Demandez à n'importe qui sur le circuit de vous parler d'El Matador et il vous répondra la même chose : agressif, sauvage, imprévisible ! Cette image qu'il continue de cultiver, Carlos Mortensen a travaillé dur pour se la construire. Et lorsque vous jetez un oeil à son CV, il n'est pas très difficile de voir pourquoi.
Premier joueur de l'histoire à avoir décroché le Main Event des WSOP et un Championnat WPT, Carlos Mortensen est l'un des pros les plus respectés et les plus craints sur le circuit. Son talent naturel à la table, associée à un incroyable don pour se souvenir de ses adversaires, de leurs tells et des mains qu'il a jouées contre eux, sont des facteurs cruciaux dans sa capacité à s'accaparer les pots. Et ces compétences ont évidemment eu une importance considérable dans sa lente mais solide ascension vers les sommets.
Alors d'où vient cette légende du poker, et comment a t-il débuté ?
Né à Ambato en Equateur, d'une mère espagnole et d'un père danois, Carlos a grandi avec trois frères et deux sœurs. Son père, un ancien élève de l'Académie Militaire de Georgetown qui avait aussi étudié la politique en Europe, tenait un poste diplomatique dans ce pays d'Amérique Latine plein de ressources, et était le propriétaire de plusieurs fermes.
Carlos passe ainsi son enfance en Equateur, avant de partir à Madrid avec le reste de sa famille à ses 15 ans.
Carlos termine ses années de lycée en Espagne puis se tourne vers un diplôme universitaire en physique et mathématiques. Durant ses études il se marie avec Cecelia Reyes, aujourd'hui elle-même joueuse de poker pro à succès.

Données enregistrées >>
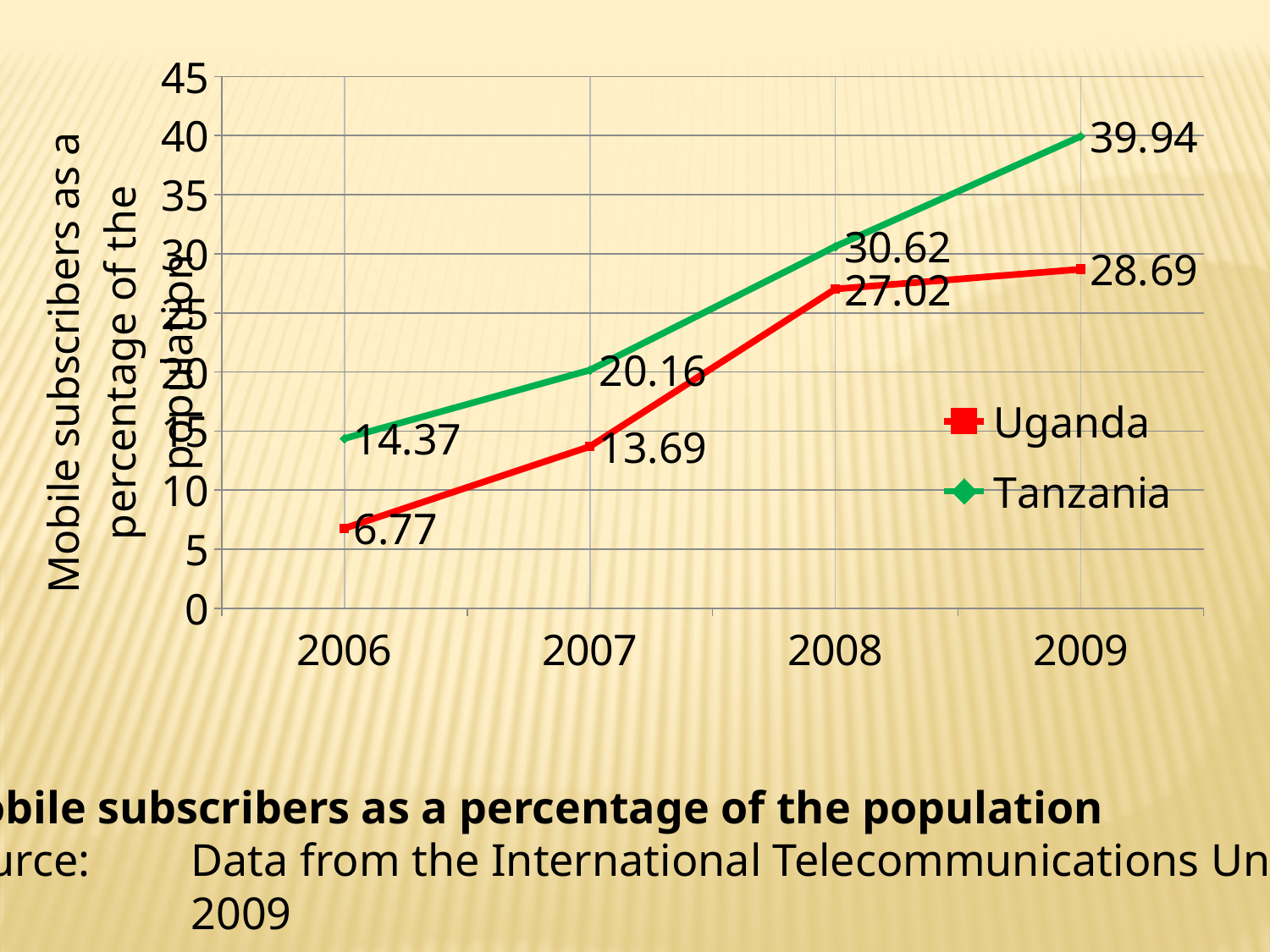
How many series does the legend list? 2 What kind of chart is shown on the slide? line chart In which year was the value for Tanzania highest? 2009 Does the value for Uganda rise or fall from 2006 to 2009? rise What was the value for Tanzania in 2009? 39.94 Which had the larger value in 2006, Uganda or Tanzania? Tanzania What is the difference between the Tanzania and Uganda values in 2009? 11.25 In which year was the value for Uganda lowest? 2006 How many years are shown on the x axis? 4 What was the value for Uganda in 2006? 6.77 What was the value for Uganda in 2008? 27.02 What was the value for Tanzania in 2007? 20.16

Travail à faire >>
(a) Selon le texte sur Carlos Mortensen, dans quelle ville est-il né ?
(b) Rédigez la suite du texte consacré à Carlos Mortensen, en partant de sa dernière phrase.

Réponses par consigne >>
(a) Il est né à Ambato, en Équateur.

(b)
A 19 ans ils lèvent les voiles et achètent une maison, devant faire de nombreux petits boulots pour se maintenir à flot. A un moment Carlos occupait même trois jobs à la fois. Le jeune homme prenait tout ce qu'il pouvait trouver, et jouait aux échecs à ses moments perdus. Jusqu'au jour où il découvrit le poker.
C'était le 15 avril 1997, des années avant le boom du poker. Carlos attendait Cecilia au club où il était barman. Un groupe de clients se lancent alors dans une partie de Texas Hold'em et invitent Carlos à les rejoindre. Incapable de résister au challenge d'un nouveau jeu, il s'asseoit et joue ses premières mains, perdant 100$ dans l'affaire.
Désemparé de sa piètre performance, Carlos reste éveillé toute la nuit en essayant de comprendre ce qui n'était pas allé. Il retourne au club le jour d'après, se refait la cerise, et double son capital. Après avoir joué et gagné quatre jours de plus durant, il décide de quitter son travail et de se lancer dans le poker à plein temps.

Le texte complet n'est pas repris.